(Exercise goal):
Word for word, restate every line of the listing that follows.

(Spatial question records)
============================================================

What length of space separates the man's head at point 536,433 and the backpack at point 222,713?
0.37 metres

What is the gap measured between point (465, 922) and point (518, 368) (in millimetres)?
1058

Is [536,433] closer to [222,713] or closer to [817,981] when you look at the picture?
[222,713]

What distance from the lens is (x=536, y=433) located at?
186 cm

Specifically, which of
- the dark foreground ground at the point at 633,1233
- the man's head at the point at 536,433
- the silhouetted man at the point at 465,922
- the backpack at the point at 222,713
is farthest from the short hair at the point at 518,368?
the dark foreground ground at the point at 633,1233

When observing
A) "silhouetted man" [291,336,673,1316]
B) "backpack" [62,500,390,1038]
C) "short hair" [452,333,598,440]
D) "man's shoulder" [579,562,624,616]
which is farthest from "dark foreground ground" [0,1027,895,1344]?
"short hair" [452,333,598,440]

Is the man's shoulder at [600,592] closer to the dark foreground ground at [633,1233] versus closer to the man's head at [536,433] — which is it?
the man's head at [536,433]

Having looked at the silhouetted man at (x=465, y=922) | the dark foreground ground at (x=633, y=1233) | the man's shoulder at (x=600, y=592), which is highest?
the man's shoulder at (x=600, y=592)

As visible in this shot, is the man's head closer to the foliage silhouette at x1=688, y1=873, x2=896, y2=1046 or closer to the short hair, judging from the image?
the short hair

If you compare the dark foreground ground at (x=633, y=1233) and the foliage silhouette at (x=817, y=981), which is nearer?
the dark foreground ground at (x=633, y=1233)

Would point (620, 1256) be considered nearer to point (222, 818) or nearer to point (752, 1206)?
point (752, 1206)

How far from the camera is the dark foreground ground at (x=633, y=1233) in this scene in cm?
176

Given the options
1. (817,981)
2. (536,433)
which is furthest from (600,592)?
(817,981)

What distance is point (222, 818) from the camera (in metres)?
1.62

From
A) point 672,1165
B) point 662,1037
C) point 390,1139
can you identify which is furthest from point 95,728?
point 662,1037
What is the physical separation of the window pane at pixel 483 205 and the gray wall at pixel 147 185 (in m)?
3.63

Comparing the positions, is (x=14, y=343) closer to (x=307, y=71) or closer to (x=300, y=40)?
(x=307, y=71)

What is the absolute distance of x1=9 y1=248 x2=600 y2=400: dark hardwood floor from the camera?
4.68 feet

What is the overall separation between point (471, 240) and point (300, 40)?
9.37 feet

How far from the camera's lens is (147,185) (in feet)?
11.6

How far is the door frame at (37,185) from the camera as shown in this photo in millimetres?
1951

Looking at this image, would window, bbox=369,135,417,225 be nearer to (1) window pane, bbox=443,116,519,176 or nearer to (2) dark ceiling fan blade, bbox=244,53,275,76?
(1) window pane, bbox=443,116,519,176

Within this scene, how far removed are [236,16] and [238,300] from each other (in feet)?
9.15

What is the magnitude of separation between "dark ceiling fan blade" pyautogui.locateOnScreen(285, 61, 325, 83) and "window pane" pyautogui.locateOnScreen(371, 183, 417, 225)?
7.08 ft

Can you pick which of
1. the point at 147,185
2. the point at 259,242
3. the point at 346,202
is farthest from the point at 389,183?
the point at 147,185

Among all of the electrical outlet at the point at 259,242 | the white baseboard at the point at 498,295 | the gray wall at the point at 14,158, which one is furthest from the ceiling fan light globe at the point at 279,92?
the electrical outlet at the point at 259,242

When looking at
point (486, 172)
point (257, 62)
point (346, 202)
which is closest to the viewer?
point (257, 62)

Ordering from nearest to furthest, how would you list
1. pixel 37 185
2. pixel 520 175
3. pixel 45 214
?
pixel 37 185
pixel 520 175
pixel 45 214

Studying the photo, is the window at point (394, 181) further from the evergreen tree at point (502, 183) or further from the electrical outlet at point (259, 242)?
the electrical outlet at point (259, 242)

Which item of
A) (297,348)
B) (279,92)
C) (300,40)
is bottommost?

============================================================

(Result of the task):
What length of space separates the man's head at point 536,433 and the backpack at point 222,713?
0.37 metres

What is the gap measured between point (465, 922) and point (518, 368) (in millimetres)?
1058

Is [536,433] closer to [222,713] or closer to [817,981] when you look at the picture?
[222,713]

What distance from the lens is (x=536, y=433) located at?
186 cm

Specifically, which of
- the dark foreground ground at the point at 633,1233
- the man's head at the point at 536,433
- the silhouetted man at the point at 465,922
- the backpack at the point at 222,713
is farthest from the short hair at the point at 518,368?
the dark foreground ground at the point at 633,1233

When observing
A) "silhouetted man" [291,336,673,1316]
B) "backpack" [62,500,390,1038]
C) "short hair" [452,333,598,440]
D) "man's shoulder" [579,562,624,616]
which is farthest from "dark foreground ground" [0,1027,895,1344]?
"short hair" [452,333,598,440]

Is the man's shoulder at [600,592] closer to the dark foreground ground at [633,1233] versus closer to the man's head at [536,433] — which is it?
the man's head at [536,433]

Having looked at the silhouetted man at (x=465, y=922) | the dark foreground ground at (x=633, y=1233) | the man's shoulder at (x=600, y=592), which is highest?
the man's shoulder at (x=600, y=592)

As visible in this shot, is the man's head closer to the foliage silhouette at x1=688, y1=873, x2=896, y2=1046 or closer to the short hair, judging from the image?
the short hair

If you compare the dark foreground ground at (x=633, y=1233) and the foliage silhouette at (x=817, y=981), which is nearer?
the dark foreground ground at (x=633, y=1233)

Would point (620, 1256) be considered nearer to point (222, 818) or nearer to point (752, 1206)?
point (752, 1206)

How far from the camera is the dark foreground ground at (x=633, y=1233) in this scene in cm?
176

Given the options
1. (817,981)
2. (536,433)
which is furthest from (600,592)?
(817,981)

What distance is point (222, 818) from the camera (in metres)?
1.62

From
A) point 672,1165
B) point 662,1037
C) point 390,1139
can you identify which is furthest from point 95,728?
point 662,1037
What is the physical separation of the window pane at pixel 483 205 and the gray wall at pixel 147 185 (in m)?
3.63

Comparing the positions, is (x=14, y=343) closer to (x=307, y=71) or closer to (x=300, y=40)?
(x=307, y=71)

What is the absolute distance of x1=9 y1=248 x2=600 y2=400: dark hardwood floor from the camera?
4.68 feet

What is the overall separation between point (471, 240) and point (300, 40)?
9.37 feet

How far from the camera's lens is (147,185) (in feet)?
11.6

How far is the door frame at (37,185) from the camera as shown in this photo in millimetres?
1951

Looking at this image, would window, bbox=369,135,417,225 be nearer to (1) window pane, bbox=443,116,519,176 or nearer to (2) dark ceiling fan blade, bbox=244,53,275,76?
(1) window pane, bbox=443,116,519,176

Within this scene, how far removed are [236,16] and [238,300] from each other (in feet)?
9.15

What is the magnitude of separation between "dark ceiling fan blade" pyautogui.locateOnScreen(285, 61, 325, 83) and "window pane" pyautogui.locateOnScreen(371, 183, 417, 225)?
7.08 ft

Can you pick which of
1. the point at 147,185
2. the point at 259,242
3. the point at 346,202
is farthest from the point at 389,183?
the point at 147,185

Among all of the electrical outlet at the point at 259,242 | the white baseboard at the point at 498,295 | the gray wall at the point at 14,158, which one is furthest from the ceiling fan light globe at the point at 279,92?
the electrical outlet at the point at 259,242

When looking at
point (486, 172)
point (257, 62)
point (346, 202)
which is closest to the viewer?
point (257, 62)

Ordering from nearest to furthest, how would you list
1. pixel 37 185
2. pixel 520 175
3. pixel 45 214
?
pixel 37 185
pixel 520 175
pixel 45 214

Studying the photo, is the window at point (394, 181) further from the evergreen tree at point (502, 183) or further from the electrical outlet at point (259, 242)?
the electrical outlet at point (259, 242)

Which item of
A) (297,348)
B) (279,92)
C) (300,40)
is bottommost?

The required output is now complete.